Antelope Valley sheriff’s stations face intense U.S. scrutiny


A top official with the U.S. Department of Justice vowed Friday “to peel the onion to its core” regarding allegations that Los Angeles County sheriff’s deputies in the Antelope Valley have harassed minority residents of government-subsidized housing.

Assistant Atty. Gen. Thomas E. Perez said investigators would parse Sheriff’s Department records and arrest data to determine if deputies were “used” in an alleged effort to drive out black and Latino residents of historically white Palmdale and Lancaster.

Perez said the investigation would focus, in part, on determining whether minorities accounted for a disproportionate share of misdemeanor and obstruction arrests. Arrests solely related to obstruction charges are seen as potential indicators of racial bias.


A county monitor last year issued a report showing that 64% of obstruction-related arrests in Lancaster involved blacks, while only 42% of all arrests involved blacks.

“While the rates of felony arrests are similar to elsewhere in the county, the two cities appear to have unusually high rates of misdemeanor arrests and particularly high rates of arrests of African Americans,” Perez said.

Investigators also will look into allegations of racially motivated stops and searches and improper attempts to identify subsidized-housing residents during routine traffic stops.

Perez said federal investigators will probe whether deputies, who often accompany housing inspectors, have conducted essentially warrantless searches when checking whether government-assistance recipients are in compliance with the terms of the housing program, known as Section 8.

The inquiries are part of a federal civil rights probe, known as a pattern-and-practice investigation, officially announced Friday in the sheriff’s Palmdale and Lancaster stations. If a pattern of misconduct is found, U.S. officials could seek a court-ordered federal consent decree similar to the one the Los Angeles Police Department operated under after the Rampart corruption scandal. It took nearly a decade for the LAPD to have federal oversight lifted.
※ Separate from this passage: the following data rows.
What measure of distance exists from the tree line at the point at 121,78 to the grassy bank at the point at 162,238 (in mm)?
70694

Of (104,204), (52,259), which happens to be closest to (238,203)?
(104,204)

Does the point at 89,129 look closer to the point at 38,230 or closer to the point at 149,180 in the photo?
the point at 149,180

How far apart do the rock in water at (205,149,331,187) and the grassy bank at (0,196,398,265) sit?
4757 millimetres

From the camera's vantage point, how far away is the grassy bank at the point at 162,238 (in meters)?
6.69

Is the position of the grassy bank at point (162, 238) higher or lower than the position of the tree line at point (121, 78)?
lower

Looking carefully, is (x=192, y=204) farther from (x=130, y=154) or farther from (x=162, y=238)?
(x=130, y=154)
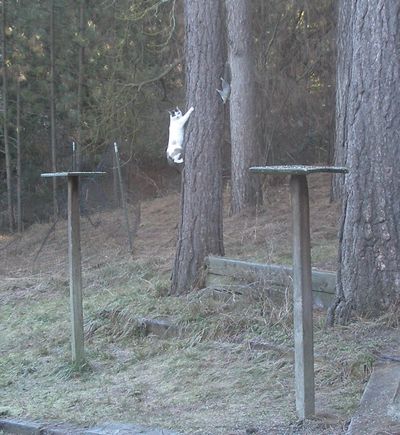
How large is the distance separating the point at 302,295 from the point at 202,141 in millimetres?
4863

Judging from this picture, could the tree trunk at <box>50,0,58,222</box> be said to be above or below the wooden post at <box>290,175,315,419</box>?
above

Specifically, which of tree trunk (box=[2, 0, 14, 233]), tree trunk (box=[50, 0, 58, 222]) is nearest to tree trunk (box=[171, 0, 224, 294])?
tree trunk (box=[50, 0, 58, 222])

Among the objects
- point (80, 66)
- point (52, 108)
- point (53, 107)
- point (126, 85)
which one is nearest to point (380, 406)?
point (126, 85)

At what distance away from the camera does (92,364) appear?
776 cm

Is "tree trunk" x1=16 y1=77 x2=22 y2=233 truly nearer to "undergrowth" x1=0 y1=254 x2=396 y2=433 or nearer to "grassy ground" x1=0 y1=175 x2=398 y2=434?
"grassy ground" x1=0 y1=175 x2=398 y2=434

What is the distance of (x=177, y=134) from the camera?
392 inches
Perez was careful to note that the Rampart investigation was more broad, focusing on a number of issues throughout the department, whereas this probe relates to only a small portion of the sheriff’s jurisdiction.

Sheriff Lee Baca joined Perez at the news conference, vowing to open his department to federal investigators. Perez said Baca has been fully cooperative.

City officials in Palmdale and Lancaster have argued that intensified checks of Section 8 housing areas are warranted because the residences are hubs for crime.

In his statements, Baca refused to endorse that notion.

He did, however, say he knew of no civil rights-related complaints from citizens in the Antelope Valley. His spokesman later explained that the stations had received such complaints, but they were “at a certain level that they don’t need his attention yet.”

The announcement of the federal probe was welcome news to recipients of Section 8 housing assistance and local activists.

Shanna Blackburn, who lived in Section 8 housing in Palmdale, said she was “glad that something is being done.... It’s just been totally discrimination, totally harassment.”

The 37-year-old said armed sheriff’s deputies showed up at her door four years ago. It was early morning and she was out taking her younger children to school. Her 17-year-old son was at home. Deputies accused him of being a gang member and raided Blackburn’s home in search of evidence to confirm that, she said.

They confiscated Blackburn’s computer and took her son, leaving a search warrant on her kitchen counter.

Blackburn insisted that her son was a good student and had never been in trouble. Deputies found nothing in the raid and her son was never charged, Blackburn said. But three months later, Blackburn got notice that her Section 8 benefits were being cut off.

“I’ve been trying to get help, trying to get my benefits back, but we’ve never gotten any help,” she said. The mother of three said she hoped the federal probe might get her “some justice.”

The Sheriff’s Department’s official watchdog, the Office of Independent Review, has been working with the department to implement new policies that would better define what deputies are allowed to do when it comes to housing checks.

“The deputies just didn’t have a clear idea of what their role should be,” said Michael Gennaco, the watchdog agency’s chief. “Who’s getting consent [to enter] the house? Should the deputies get separate consent? Yes.... Were they doing housing enforcement where when they’re just supposed to be in a support role?... They probably were.”